This job updates the search auxiliary files used by the search service. This also updates the downloads and owners data in the Azure Search "search" index.

Note that the "excluded packages" list is currently not updated by this job. For more information, see the ExcludedPackages.v1.json documentation.

Running the job

You can run this job using:

NuGet.Jobs.Auxiliary2AzureSearch.exe -Configuration path\to\your\settings.json

This job is a singleton. Only a single instance of the job should be running per Azure Search resource.

Using DEV resources

The easiest way to run the tool if you are on the nuget.org team is to use the DEV environment resources:

  1. Install the certificate used to authenticate as our client AAD app registration into your CurrentUser certificate store.
  2. Clone our internal NuGetDeployment repository.
  3. Update your cloned copy of the DEV Auxiliary2AzureSearch appsettings.json file to authenticate using the certificate you installed:
{
    ...
    "KeyVault_VaultName": "PLACEHOLDER",
    "KeyVault_ClientId": "PLACEHOLDER",
    "KeyVault_CertificateThumbprint": "PLACEHOLDER",
    "KeyVault_ValidateCertificate": true,
    "KeyVault_StoreName": "My",
    "KeyVault_StoreLocation": "CurrentUser"
    ...
}
  1. Update the -Configuration CLI option to point to the DEV Azure Search settings: NuGetDeployment/src/Jobs/NuGet.Jobs.Cloud/Jobs/Auxiliary2AzureSearch/DEV/northcentralus/a/appsettings.json

Using personal Azure resources

As an alternative to using nuget.org's DEV resources, you can also run this tool using your personal Azure resources.

Prerequisites

Run the Db2AzureSearch tool.

Settings

Once you've created your Azure resources, you can create your settings.json file. There's a few PLACEHOLDER values you will need to fill in yourself:

  • The GalleryDb:ConnectionString setting is the connection string to your Gallery DB.

**Problems to work on**
**1.** Reproduce the part of the job documentation from "Using personal Azure" to "your Gallery DB.".
**2.** Answer these questions from the job documentation:
(a) In which Azure Search index does the job update the downloads and owners data?
(b) How many instances of the job should run per Azure Search resource?
(c) Which tool is listed as a prerequisite for using personal Azure resources?
**3.** Say whether each statement agrees with the job documentation, and quote the words that decide it:
(a) The job currently updates the "excluded packages" list.
(b) The settings example sets the certificate store location to CurrentUser.
(c) Several instances of the job may run at once against the same Azure Search resource.

**Record set**
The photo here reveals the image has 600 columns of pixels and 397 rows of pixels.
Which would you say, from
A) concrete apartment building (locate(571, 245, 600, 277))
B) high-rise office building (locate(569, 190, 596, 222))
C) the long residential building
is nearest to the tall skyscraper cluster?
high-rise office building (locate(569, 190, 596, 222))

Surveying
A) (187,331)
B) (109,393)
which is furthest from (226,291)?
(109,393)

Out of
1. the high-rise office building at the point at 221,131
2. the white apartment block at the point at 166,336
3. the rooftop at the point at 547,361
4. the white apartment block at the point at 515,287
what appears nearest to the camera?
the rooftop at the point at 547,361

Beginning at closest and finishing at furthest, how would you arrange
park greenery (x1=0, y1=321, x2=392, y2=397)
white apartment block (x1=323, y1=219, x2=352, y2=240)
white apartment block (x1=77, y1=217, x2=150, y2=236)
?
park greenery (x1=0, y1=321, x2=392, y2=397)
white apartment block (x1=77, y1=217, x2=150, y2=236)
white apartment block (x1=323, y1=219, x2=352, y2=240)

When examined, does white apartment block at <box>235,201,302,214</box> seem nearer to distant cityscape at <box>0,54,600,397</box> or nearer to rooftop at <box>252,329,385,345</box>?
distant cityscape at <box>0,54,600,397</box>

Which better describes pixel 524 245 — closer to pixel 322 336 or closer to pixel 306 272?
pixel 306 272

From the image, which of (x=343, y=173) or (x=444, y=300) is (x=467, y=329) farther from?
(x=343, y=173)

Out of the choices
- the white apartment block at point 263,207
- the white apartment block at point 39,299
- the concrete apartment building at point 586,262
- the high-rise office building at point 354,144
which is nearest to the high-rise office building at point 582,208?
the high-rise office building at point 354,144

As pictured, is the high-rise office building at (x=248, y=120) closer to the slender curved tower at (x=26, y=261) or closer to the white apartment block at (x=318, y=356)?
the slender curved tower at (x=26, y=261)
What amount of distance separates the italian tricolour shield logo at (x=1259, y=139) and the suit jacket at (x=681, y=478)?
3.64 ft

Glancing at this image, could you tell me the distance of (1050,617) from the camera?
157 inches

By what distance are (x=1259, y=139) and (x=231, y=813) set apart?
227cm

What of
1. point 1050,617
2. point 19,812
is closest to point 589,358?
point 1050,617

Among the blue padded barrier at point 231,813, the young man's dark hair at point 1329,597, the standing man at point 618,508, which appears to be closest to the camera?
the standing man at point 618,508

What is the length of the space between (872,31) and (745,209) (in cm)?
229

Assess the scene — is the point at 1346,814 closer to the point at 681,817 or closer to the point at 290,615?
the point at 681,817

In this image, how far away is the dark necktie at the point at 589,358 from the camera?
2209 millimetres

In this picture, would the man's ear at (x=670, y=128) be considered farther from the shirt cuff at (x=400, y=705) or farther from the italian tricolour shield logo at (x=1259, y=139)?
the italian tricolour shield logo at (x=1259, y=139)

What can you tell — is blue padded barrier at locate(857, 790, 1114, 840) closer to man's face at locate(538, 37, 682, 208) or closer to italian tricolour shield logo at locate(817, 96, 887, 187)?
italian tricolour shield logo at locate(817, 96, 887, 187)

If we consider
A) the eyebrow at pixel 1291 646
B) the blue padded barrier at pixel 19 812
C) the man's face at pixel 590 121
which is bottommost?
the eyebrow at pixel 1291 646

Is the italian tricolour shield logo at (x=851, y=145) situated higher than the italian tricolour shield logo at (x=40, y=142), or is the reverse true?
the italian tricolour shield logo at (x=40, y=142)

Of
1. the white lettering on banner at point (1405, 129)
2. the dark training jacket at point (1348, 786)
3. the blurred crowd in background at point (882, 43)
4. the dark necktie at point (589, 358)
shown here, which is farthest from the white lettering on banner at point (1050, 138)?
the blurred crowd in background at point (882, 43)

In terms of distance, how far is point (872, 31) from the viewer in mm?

**Answers by task**
**1.**
Using personal Azure resources

As an alternative to using nuget.org's DEV resources, you can also run this tool using your personal Azure resources.

Prerequisites

Run the Db2AzureSearch tool.

Settings

Once you've created your Azure resources, you can create your settings.json file. There's a few PLACEHOLDER values you will need to fill in yourself:

  • The GalleryDb:ConnectionString setting is the connection string to your Gallery DB.

**2.**
(a) The "search" index.
(b) Only a single instance.
(c) The Db2AzureSearch tool.

**3.**
(a) No: "Note that the "excluded packages" list is currently not updated by this job."
(b) Yes: "KeyVault_StoreLocation": "CurrentUser"
(c) No: "Only a single instance of the job should be running per Azure Search resource."